* [Exercise instructions]
Nothing but a number should be given: how many lines in the listing contain the word "domain".
* * *
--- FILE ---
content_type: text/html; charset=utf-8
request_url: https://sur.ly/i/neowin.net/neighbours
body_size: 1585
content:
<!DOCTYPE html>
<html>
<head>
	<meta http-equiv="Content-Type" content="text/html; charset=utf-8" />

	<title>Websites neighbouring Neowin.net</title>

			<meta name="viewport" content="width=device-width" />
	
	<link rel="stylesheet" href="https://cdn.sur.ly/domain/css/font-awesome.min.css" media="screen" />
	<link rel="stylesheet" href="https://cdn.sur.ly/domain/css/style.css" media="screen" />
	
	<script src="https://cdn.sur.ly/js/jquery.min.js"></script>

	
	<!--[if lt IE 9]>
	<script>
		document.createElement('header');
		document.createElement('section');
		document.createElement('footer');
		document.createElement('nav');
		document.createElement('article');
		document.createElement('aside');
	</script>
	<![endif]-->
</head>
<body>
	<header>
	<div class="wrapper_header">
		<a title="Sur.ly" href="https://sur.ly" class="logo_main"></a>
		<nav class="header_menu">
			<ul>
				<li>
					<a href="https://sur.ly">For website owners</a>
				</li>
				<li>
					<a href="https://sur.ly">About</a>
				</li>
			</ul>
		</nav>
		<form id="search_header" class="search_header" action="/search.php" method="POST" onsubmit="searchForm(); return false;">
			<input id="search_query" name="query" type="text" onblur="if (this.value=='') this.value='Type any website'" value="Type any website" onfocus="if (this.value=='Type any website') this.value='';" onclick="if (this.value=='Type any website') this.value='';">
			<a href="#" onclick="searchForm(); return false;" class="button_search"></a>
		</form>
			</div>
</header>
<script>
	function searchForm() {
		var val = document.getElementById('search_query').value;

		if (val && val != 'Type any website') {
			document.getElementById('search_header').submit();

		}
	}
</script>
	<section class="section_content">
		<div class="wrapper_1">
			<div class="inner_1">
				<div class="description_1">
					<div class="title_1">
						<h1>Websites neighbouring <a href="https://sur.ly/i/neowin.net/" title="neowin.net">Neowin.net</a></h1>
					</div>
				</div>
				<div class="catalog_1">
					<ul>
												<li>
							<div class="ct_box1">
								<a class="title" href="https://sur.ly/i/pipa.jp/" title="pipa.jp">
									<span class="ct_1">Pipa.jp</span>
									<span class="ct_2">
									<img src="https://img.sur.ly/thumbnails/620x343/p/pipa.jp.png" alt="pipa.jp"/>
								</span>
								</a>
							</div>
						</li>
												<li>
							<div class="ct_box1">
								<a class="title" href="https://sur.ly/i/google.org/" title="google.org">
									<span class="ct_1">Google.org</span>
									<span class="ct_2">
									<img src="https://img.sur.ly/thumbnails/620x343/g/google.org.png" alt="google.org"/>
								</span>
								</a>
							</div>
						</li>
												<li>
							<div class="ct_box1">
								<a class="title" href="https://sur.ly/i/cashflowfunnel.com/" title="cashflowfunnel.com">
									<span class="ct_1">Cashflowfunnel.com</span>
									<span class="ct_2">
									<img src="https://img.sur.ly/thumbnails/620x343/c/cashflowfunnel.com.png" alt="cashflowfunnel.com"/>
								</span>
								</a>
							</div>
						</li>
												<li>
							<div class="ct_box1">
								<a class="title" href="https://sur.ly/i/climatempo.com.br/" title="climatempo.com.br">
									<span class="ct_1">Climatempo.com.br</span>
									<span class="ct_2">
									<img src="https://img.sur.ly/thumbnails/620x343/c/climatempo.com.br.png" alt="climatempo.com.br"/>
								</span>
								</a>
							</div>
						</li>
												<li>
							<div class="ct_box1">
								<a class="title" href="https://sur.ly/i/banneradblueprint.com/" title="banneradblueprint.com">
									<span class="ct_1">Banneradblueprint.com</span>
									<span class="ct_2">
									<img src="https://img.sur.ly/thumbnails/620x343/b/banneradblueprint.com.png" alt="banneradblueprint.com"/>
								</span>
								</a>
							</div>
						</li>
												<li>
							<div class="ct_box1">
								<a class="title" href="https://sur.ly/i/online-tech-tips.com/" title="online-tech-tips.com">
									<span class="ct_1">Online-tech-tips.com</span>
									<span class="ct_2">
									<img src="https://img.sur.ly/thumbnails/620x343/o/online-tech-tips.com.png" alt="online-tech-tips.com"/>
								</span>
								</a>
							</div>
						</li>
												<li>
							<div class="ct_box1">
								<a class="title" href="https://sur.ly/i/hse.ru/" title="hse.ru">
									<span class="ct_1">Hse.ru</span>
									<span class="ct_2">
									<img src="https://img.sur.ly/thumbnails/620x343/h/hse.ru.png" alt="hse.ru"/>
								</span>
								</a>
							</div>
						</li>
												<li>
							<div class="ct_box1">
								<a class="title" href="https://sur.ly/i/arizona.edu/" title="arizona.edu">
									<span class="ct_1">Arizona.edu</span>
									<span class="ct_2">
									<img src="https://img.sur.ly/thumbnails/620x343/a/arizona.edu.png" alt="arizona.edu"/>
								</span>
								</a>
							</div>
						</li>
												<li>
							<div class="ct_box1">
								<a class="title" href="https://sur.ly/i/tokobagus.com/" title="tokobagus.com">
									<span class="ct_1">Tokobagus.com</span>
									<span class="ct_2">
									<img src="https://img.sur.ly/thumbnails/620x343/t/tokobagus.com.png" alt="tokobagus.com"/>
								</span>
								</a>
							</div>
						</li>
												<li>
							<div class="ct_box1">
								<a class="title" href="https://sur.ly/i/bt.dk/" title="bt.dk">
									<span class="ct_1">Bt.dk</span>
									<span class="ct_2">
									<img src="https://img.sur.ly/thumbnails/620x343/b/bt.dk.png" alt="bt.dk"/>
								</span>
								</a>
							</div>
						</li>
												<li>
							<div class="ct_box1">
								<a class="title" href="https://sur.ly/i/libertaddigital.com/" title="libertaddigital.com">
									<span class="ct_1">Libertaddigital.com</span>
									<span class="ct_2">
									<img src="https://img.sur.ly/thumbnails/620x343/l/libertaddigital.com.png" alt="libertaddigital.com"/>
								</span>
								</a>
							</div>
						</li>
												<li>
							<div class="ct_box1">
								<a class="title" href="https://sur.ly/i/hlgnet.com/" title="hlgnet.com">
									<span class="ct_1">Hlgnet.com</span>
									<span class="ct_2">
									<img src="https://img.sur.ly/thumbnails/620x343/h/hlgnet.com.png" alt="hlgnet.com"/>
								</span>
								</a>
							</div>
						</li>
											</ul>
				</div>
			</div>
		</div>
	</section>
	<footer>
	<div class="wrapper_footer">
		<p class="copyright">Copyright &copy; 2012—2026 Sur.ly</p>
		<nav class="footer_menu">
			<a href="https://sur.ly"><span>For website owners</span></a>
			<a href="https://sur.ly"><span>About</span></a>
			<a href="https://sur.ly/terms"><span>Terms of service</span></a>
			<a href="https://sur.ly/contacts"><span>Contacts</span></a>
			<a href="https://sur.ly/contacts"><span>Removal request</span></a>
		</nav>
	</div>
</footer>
* * *
* [Finished task]
2